== WORK REQUIRED ==
Find all lines with the word "stain" in the material, then copy them.

(GIVEN ENTRIES Opens)

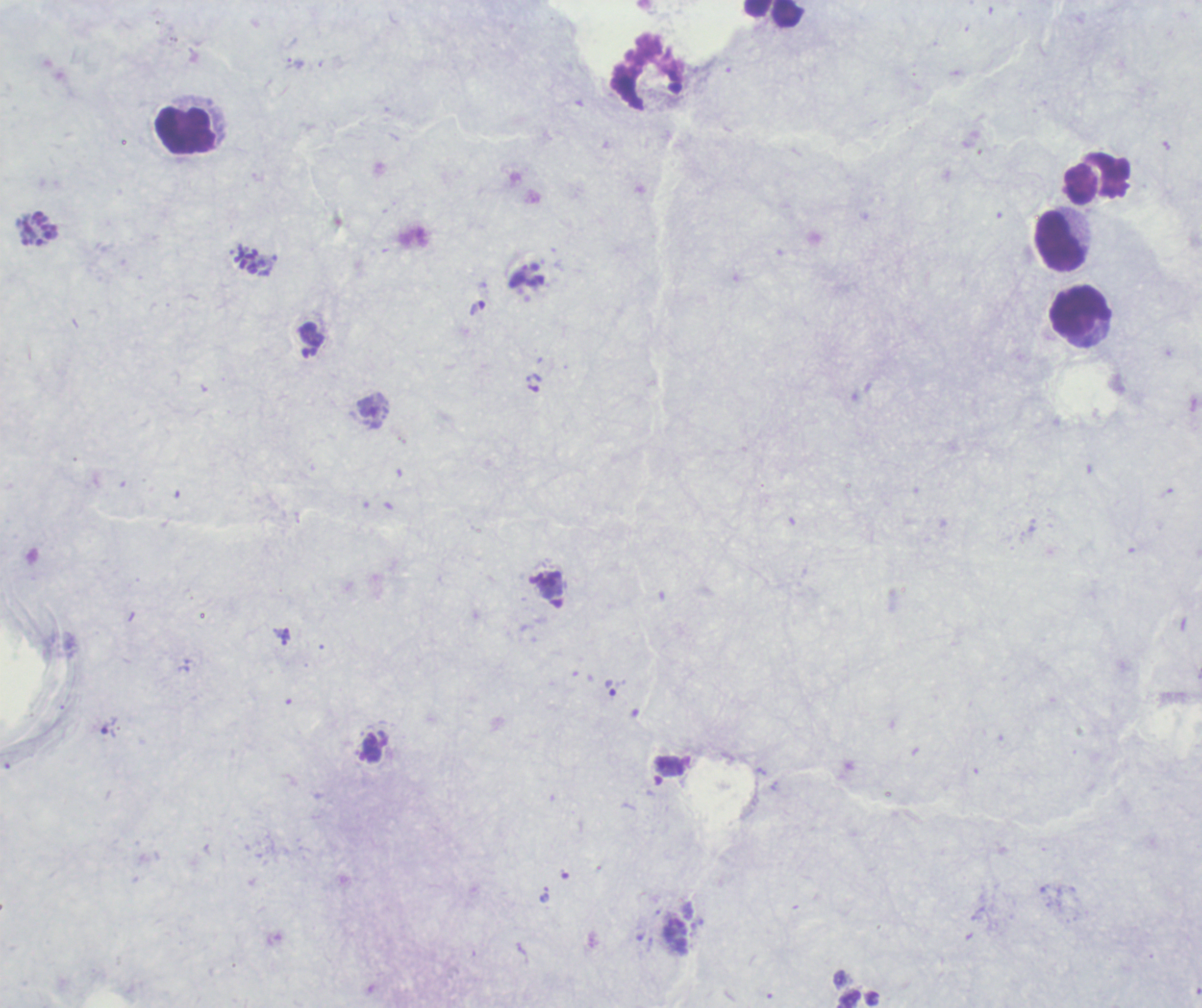
{
  "life_cycle_stages_observed": "trophozoite, schizont",
  "trophozoite_locations": "approximate centers as {x, y} in pixels: {285, 633}, {610, 688}, {108, 728}",
  "stain": "Romanowsky",
  "preparation": "thick blood smear",
  "context": "previously used in an actual diagnosis",
  "result": "Plasmodium parasites identified",
  "field_of_view": "one from this slide",
  "background_quality": "poor",
  "magnification": "100x",
  "image_size": "1202×1008 pixels",
  "schizont_locations": "approximate centers as {x, y} in pixels: {38, 228}, {248, 261}, {548, 579}",
  "leukocyte_locations": "approximate centers as {x, y} in pixels: {774, 14}, {186, 130}, {1098, 180}, {1060, 242}, {1081, 311}"
}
Comment on the morphology of the erythrocytes.
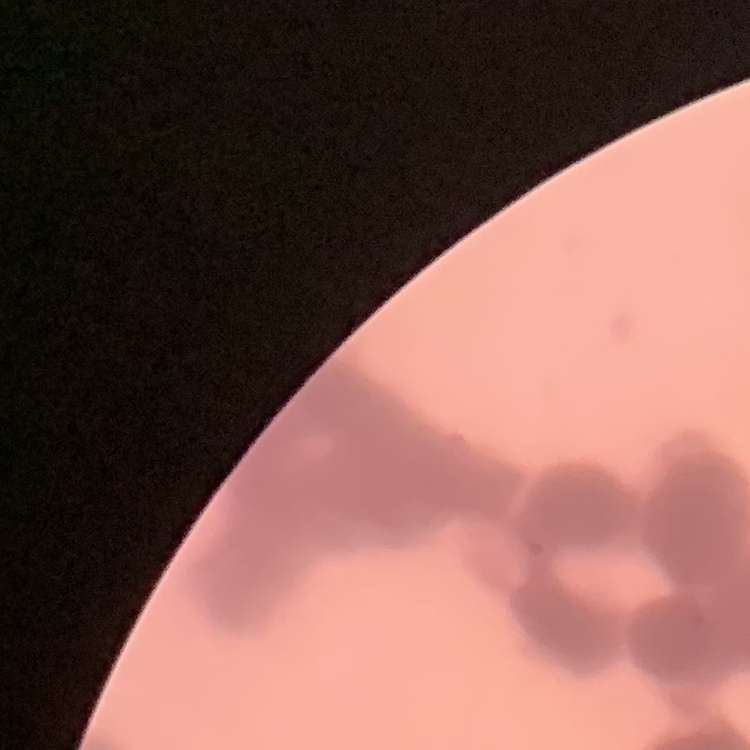
Rouleaux formation.

Field's or Giemsa stain. Square crop of a larger photomicrograph. Thin peripheral smear.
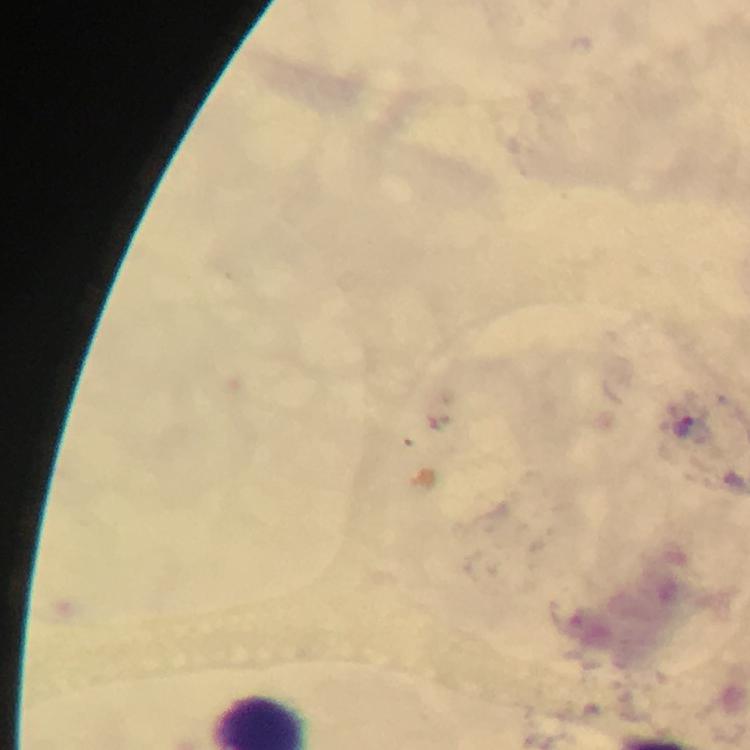
100x magnification. Immersion oil applied. Thick blood film. Cropped region of a single field of view. Smartphone photograph taken through a microscope. Image is 750×750 pixels. From a malaria diagnostic workup. Giemsa stain.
Point out each Plasmodium parasite.
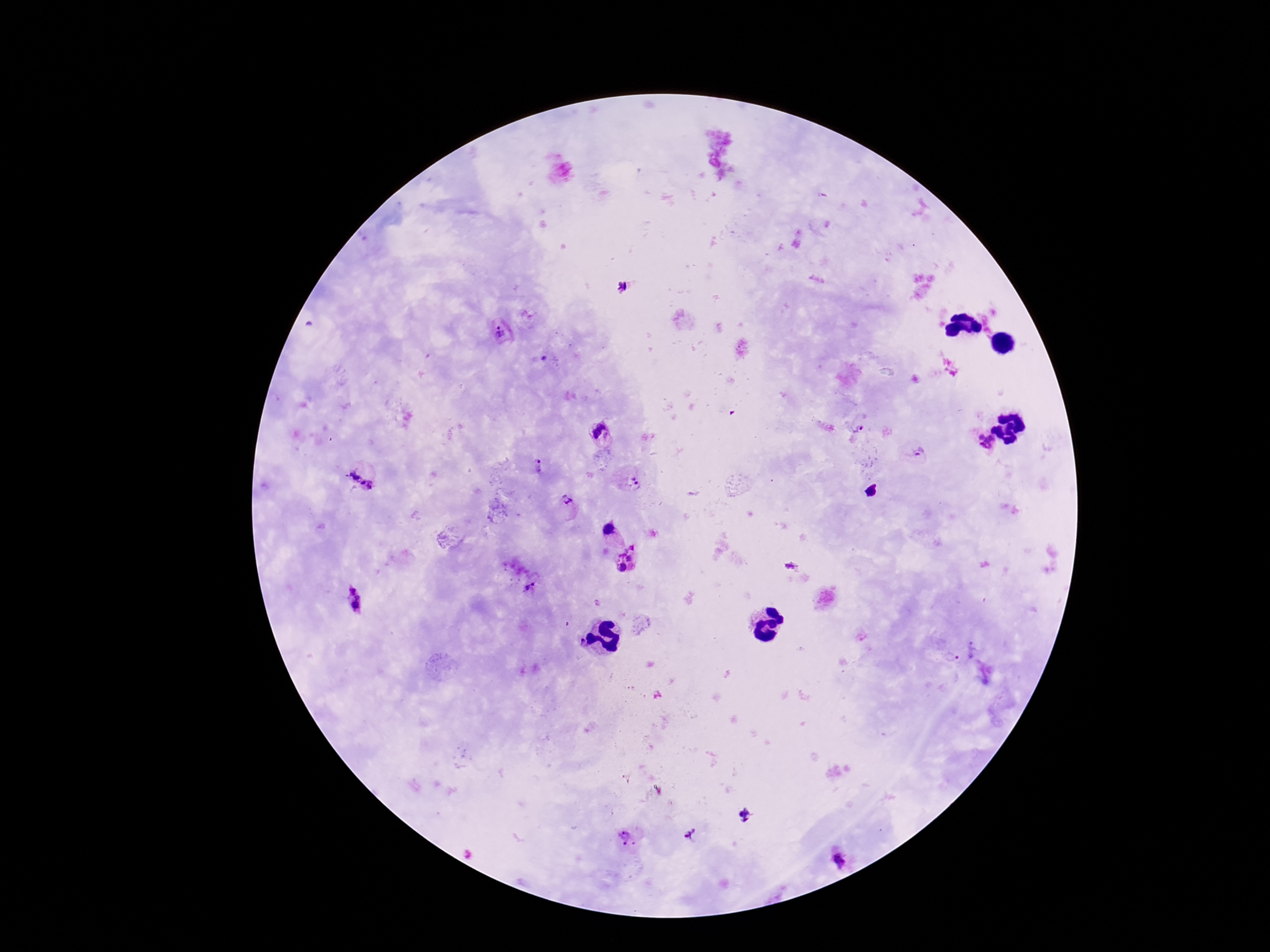
Approximate object centers, in pixels from the top-left corner.
Plasmodium parasites: (x=621, y=287), (x=501, y=332), (x=856, y=430), (x=599, y=433), (x=985, y=442), (x=917, y=453), (x=539, y=465), (x=362, y=477), (x=632, y=478), (x=636, y=483), (x=566, y=499), (x=608, y=529), (x=632, y=547), (x=629, y=558), (x=792, y=566), (x=621, y=567), (x=534, y=584), (x=527, y=587), (x=354, y=600), (x=581, y=642), (x=952, y=657), (x=746, y=815), (x=689, y=834), (x=627, y=838), (x=840, y=860).

{
  "preparation": "thick blood smear",
  "patient_malaria_status": "infected",
  "magnification": "100x",
  "image_size": "1270×952 pixels",
  "stain": "Giemsa",
  "field_of_view": "one from this slide",
  "capture": "smartphone camera through the microscope eyepiece"
}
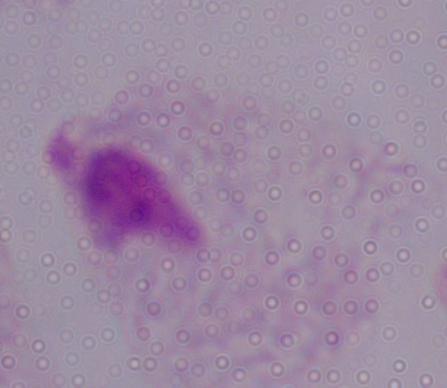
identification = trichomonad
modality = micrograph
magnification = 1000x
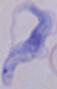

Summary:
  - Identification: trypanosome
  - Magnification: 1000x
  - Modality: micrograph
Comment on the morphology of the erythrocytes.
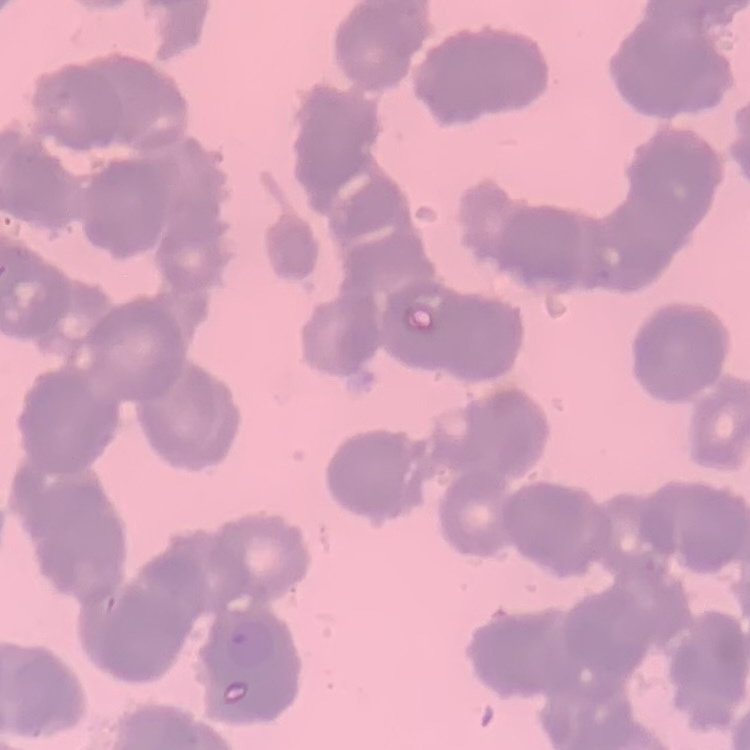
Rouleaux formation.

image_type: one tile cut from a larger photomicrograph
preparation: thin blood smear
stain: Field's or Giemsa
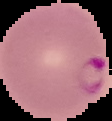

Image is 112×121 pixels. Malaria status: parasitized. The area outside the segmented cell region is set to black. From a thin blood smear.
Report the malaria status of this cell.
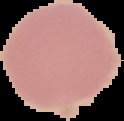

Uninfected.

Summary:
  - Preparation: thin blood film
  - Image size: 124×121 pixels
  - Image type: segmented cell region with the area outside set to black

(GIVEN ENTRIES Closes)

== WORKED SOLUTION ==
  "stain": "Romanowsky",
Field's or Giemsa stain. Square crop of a larger photomicrograph. Thin peripheral smear.
100x magnification. Immersion oil applied. Thick blood film. Cropped region of a single field of view. Smartphone photograph taken through a microscope. Image is 750×750 pixels. From a malaria diagnostic workup. Giemsa stain.
  "stain": "Giemsa",
stain: Field's or Giemsa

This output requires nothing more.